Choosing Pots and Containers. Any container can be used for growing vegetable plants. Tupperware, large cans, tubs or raised beds. As long as it's easy to handle and has enough depth. The minimum depth should be about 18 inches to allow space for root growth. Purpose made containers are fairly cheap to purchase and even cheaper to make yourself from timber, breeze blocks even old tyres. 

You might want to try growing in or making containers from  hay or straw bales.


Good drainage is important. If the container becomes waterlogged the vegetables will die. Drill or cut drain holes about 1/4 inch to 1/2 inch from the bottom and add an inch of coarse gravel in the bottom. 


Seeding and Transplanting. If you have saved seeds from last season's harvest you will know how to sow them.  If not read the packet or go to my article sowing seeds.

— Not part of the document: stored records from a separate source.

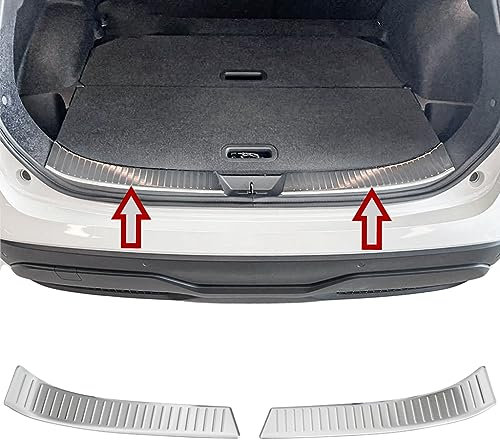 Recambo | Protector de Parachoques trasero | Compatible con Nissan Qashqai J12 | a partir de 2021 | Acero Inoxidable Mate | Protección borde de carga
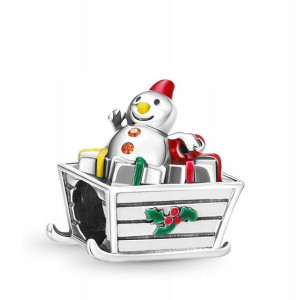 GNOCE - Charms Boże Narodzenie Snowman with Gifts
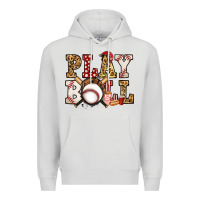 Dove Grey baseball play ball Premium Hoodie - Jasminsmagicworld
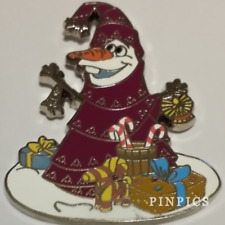 Pin Disney 125866 Olaf's Frozen Adventure Bufanda Árbol de Navidad Caramelo Bastones Pastel segunda mano  Embacar hacia Argentina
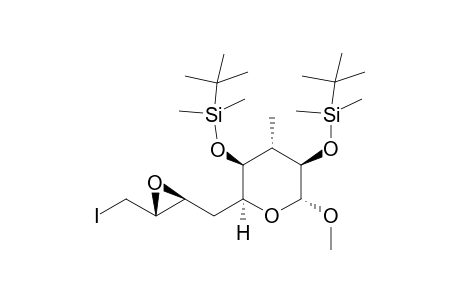 (2R,3R,4S,5S,6S,6(2S,3R))-3,5-Di-(tert-butyldimethylsiloxy)-2-methoxy-4-methyl-6-(4-iodo-2,3-epoxybutyl)-3,4,5,6-tetrahydro-2H-pyran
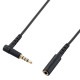 ELECOM ���쥳�� EHP-35EL4P30BK ����ۥ� �إåɥۥ� ��Ĺ������ ��3.5mm 4�� ���ƥ쥪 �ߥ˥���å� to �ߥ˥ץ饰 3m L���ץ饰 �ޥ����б� ��Android �� iPod �� MacBook �֥�å��ڥ���󥻥��Բġ��̳�ƻ����Υ�������Բġ�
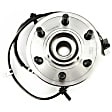 2002 Dodge Dakota - Front, Driver and Passenger Side Wheel Hub, 4-Wheel ABS, 4WD, 6 Lugs, With Bearing, With Sensor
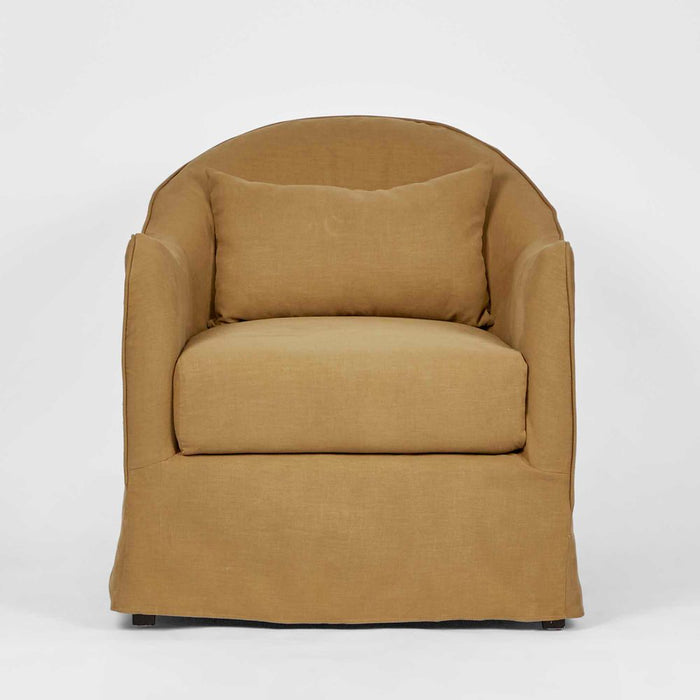 Ville Armchair with Nutmeg Slip Cover Brown - KITFUR0157NU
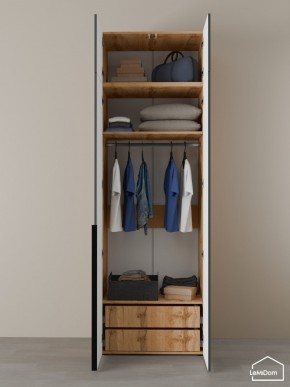 Шкаф с антресолью Linnea MHR-2A-3 2450х800х510 (ДВ-М 11.1.25) в Урае - uray.mebel24.online | фото 6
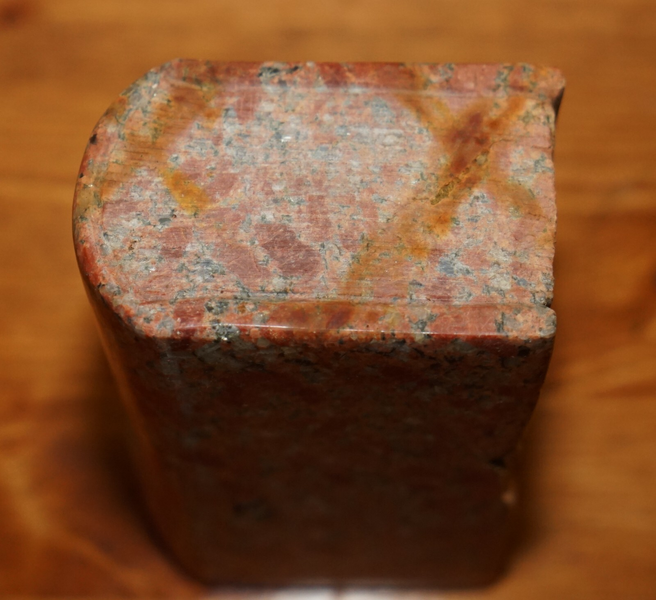 Sulpted Deep Red Antique Library Book Carved From Rock Part Of A Large Suite photo Art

It's really that easy.  Always buy plants or seeds that suit your garden soil and shade or full sun. Choose disease-resistant varieties whenever you can.


Chemical free container gardening. Chemicals, even those labelled "organically acceptable" can cause more damage than good. Contact killers sprays often hit and kill other plants, chemicals to treat fungal problems can be washed into the soil killing the gardener's best friend, the garden worm. By carefully checking plants for problems like fungi. Before, introducing them into your garden and generally looking after them with correct feeding and watering, you need not become dependent on the use of chemicals.


Light and shade (the right Spot).  Nearly all vegetable plants grow better in full sunlight than in shade. So it is important to either choose the Right spot for the plant or the Right plant for the spot.

Fruit bearing plants like cucumbers, peppers and tomatoes will need a lot more light, so position them in the sunniest spot.  

A few of the leafier vegetables grown for greens rather than for fruits or roots will grow in light or partial shade.  


Shade tolerant vegetables include  lettuce, spinach, Swiss chard, kale and mustard greens. You may get smaller, thinner and paler coloured leaves when grown in light shade, but the taste will be the same. Shade tolerant vegetables

Try to avoid the use of chemicals, such as pesticides and fertilisers. Almost all chemicals kill plants and animals beyond those targeted. Work with nature rather than against it.  Organic gardeners want their plants to grow well, but not at any cost, instead accepting a certain level of imperfection.